Le Havre, 1976, fin de règne, la French Connection, la seconde guerre mondiale et sa mafia corse. Avec un humour décapant, une connaissance profonde du terrain loin d’être réduit au rang de décor, une empathie profonde pour sa population (la résistance frondeuse des typographes), Philippe Huet emporte par la précision rieuse et rythmée de sa prose. Une année de cendres se révèle un, polar classique, tenu.

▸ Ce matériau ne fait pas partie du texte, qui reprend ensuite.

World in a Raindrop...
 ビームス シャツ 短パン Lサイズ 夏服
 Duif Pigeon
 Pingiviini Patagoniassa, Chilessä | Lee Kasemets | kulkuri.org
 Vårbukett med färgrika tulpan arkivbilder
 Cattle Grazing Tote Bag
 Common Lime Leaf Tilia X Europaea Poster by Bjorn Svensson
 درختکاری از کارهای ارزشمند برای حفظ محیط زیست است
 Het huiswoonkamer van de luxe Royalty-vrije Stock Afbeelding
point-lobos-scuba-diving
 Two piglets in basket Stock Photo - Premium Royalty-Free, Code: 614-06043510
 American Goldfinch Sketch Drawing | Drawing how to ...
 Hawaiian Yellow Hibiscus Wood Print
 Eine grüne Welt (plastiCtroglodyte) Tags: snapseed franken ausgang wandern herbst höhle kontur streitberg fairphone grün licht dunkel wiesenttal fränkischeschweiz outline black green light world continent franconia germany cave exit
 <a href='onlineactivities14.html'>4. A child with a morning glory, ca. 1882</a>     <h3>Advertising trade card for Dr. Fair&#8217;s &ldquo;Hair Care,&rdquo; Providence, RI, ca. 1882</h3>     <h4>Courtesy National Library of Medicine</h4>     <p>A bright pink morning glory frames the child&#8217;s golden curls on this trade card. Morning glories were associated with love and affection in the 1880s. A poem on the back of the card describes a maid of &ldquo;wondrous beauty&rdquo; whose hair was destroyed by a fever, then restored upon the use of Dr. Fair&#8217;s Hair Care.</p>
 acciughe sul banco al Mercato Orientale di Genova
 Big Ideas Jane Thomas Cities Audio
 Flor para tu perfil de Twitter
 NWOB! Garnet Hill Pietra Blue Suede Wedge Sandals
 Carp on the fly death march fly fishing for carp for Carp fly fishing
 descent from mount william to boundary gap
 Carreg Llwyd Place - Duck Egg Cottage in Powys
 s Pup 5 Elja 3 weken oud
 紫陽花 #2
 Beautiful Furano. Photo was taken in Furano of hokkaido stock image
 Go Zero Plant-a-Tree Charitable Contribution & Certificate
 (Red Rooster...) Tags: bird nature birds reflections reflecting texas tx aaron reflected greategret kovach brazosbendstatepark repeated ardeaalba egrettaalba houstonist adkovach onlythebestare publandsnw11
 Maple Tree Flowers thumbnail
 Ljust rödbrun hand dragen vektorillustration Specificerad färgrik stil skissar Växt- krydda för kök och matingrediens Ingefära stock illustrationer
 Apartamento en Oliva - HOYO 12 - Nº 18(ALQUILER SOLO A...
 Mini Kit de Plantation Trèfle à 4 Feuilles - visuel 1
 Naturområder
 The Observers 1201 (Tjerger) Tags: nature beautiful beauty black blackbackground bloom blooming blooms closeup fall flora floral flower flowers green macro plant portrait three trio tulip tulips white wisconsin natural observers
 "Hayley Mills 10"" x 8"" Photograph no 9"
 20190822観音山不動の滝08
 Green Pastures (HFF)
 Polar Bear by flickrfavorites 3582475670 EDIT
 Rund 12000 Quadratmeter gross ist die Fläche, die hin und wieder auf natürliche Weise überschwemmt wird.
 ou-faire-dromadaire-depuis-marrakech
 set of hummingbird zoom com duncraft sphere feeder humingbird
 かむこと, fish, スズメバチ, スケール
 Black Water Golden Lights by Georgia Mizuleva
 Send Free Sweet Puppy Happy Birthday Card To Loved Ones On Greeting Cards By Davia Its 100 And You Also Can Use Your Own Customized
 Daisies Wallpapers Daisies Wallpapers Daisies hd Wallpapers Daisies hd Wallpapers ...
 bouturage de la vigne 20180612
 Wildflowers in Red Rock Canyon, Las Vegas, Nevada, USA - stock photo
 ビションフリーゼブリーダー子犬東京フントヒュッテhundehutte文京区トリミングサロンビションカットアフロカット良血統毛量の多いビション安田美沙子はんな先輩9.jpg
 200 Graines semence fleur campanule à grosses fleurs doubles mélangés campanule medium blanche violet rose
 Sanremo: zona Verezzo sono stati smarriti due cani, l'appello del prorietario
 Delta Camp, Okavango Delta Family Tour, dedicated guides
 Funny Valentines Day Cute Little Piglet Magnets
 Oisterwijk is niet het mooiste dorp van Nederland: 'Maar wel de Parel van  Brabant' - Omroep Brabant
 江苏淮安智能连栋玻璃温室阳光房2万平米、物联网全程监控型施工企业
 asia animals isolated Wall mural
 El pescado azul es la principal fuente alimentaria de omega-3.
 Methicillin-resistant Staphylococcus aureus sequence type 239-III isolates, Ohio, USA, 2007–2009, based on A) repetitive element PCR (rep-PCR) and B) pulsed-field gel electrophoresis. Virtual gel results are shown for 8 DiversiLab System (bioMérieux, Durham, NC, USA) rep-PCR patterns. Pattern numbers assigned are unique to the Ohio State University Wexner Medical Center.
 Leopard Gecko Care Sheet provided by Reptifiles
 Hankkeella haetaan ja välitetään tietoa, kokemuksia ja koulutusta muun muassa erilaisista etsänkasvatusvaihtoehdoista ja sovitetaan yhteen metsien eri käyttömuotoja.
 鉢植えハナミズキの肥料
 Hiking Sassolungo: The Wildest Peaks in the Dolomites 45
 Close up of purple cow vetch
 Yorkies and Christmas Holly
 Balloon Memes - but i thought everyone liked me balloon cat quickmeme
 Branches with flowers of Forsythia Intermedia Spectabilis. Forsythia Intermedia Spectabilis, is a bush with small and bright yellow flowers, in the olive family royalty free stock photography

Dans son obstination à perdurer comme un mauvais genre, à assumer la distraction offerte par le roman, le polar fait le boulot. À ce titre, il poursuit une tradition populaire non seulement en s’intéressant aux humbles, en cartographiant les strates sociales de son décor, mais aussi par un souci du travail bien fait. Nous entrons ainsi dans le cœur de Une année de cendres : sa forme illustre la querelle des Anciens et des Modernes qui sert de trame à l’intrigue. Philippe Huet adopte une tonalité souvent informative, quasi journalistique pour ne rien nous laisser ignorer du contexte de son intrigue parfaitement planté par, comme il le dit de son héros journaliste, « un sens inné du récit et de l’écriture imagée, claire et fluide. » On pourrait regretter l’usage de la note de bas de pages quand elles apportent des précisions pas franchement indispensables ou un rien trop didactique par une sorte de non distanciation au réel historique. Et pourtant, charme puissant avec lequel l’auteur nous donne un vestige du Havre dans l’immédiat après-guerre. On s’en voudrait d’évoquer ici le Leiris de « De la littérature considérée comme une tauromachie » pour qui le Havre, connu avec Queneau durant les années folles, est décrit, après ses bombardements, comme la rage de dents de parler de soi face à une ville aussi dévastée. Une année de cendres fait apparaître le souvenir dans le contraste, la ville du Havre dans ses basculements. Entre 1946 et 1976, la reconstruction perdure, la modernité s’annonce par les portes containers. Notons aussi qu’Une année de cendres nous fait entrer de plain-pied dans la guerre du Liban et dans les arrangements que l’état français a su y trouver.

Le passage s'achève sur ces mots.